Electroless Nickel Plating Process
The step-by-step process for electroless nickel plating is as follows:
- The metal is submerged in a series of pre-treatment baths. Each of these baths contains specific chemicals that remove oil, grease, dirt and other pollutants on the metal surface. This improves the adhesion of the deposits onto the substrate surface. The cleansing chemicals used depend upon the surface material.
- After cleaning, certain metal substrates require further treatment in an aqueous zincate solution. This tends to be a proprietary solution supplied by the electroless nickel chemistry manufacturer.
- Once immersed in the plating solution, nickel and phosphorus ions are deposited onto the metal substrate surface.
- Depending upon how thick the surface needs to be, the deposition process can be carried out from between 5 microns to 25 microns per hour.
- Once the desired plating thickness is achieved, the substrate is removed from the plating solution and inspected.
Industries that Extensively Use Electroless Nickel Plating
- Automotive: Cylinders, gears, shock absorbers, brake pistons, heat sinks, etc.

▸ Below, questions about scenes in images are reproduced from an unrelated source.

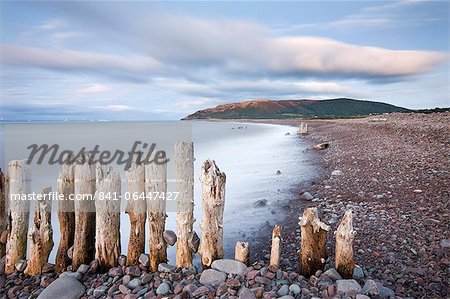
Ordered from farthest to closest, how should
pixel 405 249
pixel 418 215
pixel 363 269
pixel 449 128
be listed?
pixel 449 128 → pixel 418 215 → pixel 405 249 → pixel 363 269

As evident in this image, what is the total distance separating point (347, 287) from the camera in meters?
4.14

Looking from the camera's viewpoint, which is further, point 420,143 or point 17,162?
point 420,143

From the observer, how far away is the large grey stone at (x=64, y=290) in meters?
4.50

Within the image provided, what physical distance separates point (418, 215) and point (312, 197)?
9.37ft

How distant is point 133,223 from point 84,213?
0.80 meters

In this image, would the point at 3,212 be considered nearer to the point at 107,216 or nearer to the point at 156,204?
the point at 107,216

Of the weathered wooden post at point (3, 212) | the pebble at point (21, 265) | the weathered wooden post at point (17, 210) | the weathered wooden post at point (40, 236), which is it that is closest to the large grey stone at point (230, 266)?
the weathered wooden post at point (40, 236)

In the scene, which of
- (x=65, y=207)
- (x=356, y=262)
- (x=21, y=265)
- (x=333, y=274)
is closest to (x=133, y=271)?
(x=65, y=207)

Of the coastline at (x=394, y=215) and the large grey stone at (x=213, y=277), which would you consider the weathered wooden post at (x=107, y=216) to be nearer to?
the large grey stone at (x=213, y=277)

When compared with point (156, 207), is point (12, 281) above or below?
below

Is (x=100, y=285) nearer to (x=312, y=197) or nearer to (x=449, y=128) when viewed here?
(x=312, y=197)

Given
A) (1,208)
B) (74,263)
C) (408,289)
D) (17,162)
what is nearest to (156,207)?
(74,263)

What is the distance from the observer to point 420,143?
663 inches

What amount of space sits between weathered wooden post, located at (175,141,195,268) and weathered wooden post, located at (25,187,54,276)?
2.18 m
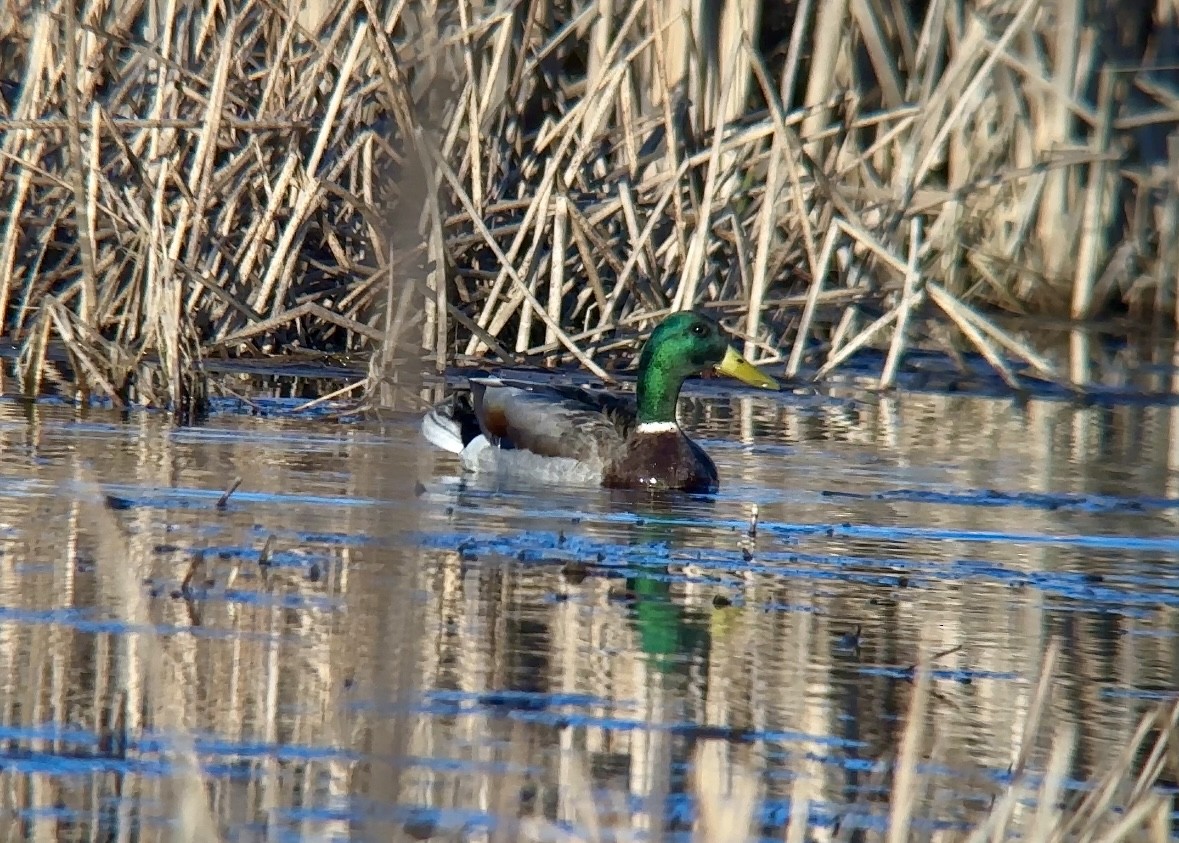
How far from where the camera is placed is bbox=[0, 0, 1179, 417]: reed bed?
34.6 ft

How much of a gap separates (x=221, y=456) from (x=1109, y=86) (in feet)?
27.9

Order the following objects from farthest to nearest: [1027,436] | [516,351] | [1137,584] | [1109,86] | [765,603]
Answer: [1109,86]
[516,351]
[1027,436]
[1137,584]
[765,603]

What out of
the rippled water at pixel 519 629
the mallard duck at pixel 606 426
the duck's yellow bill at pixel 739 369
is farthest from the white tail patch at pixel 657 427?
the duck's yellow bill at pixel 739 369

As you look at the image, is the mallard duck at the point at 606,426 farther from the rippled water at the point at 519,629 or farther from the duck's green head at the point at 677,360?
the rippled water at the point at 519,629

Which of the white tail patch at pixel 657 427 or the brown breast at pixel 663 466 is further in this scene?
the white tail patch at pixel 657 427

- Aviation and Aerospace: Components for rockets and satellites, valves, rams pistons, etc.
- Chemical Processing: Mixing blades, filter units, heat exchangers, pump housings, impellers, etc.
- Petroleum and Gas: Plugs, gates, balls and other valve components, pipe fittings, barrels, pumps, packers, etc.
- Plastic Manufacturing: Injection molds and dies, low and blow molding for plastics components, rollers, extruders, etc.
- Textiles: Machine parts, threaded guides, spinnerets, printing cylinders, etc.
- Food and Pharmaceuticals: Food molds, food processing machinery components, capsule machinery dies, etc.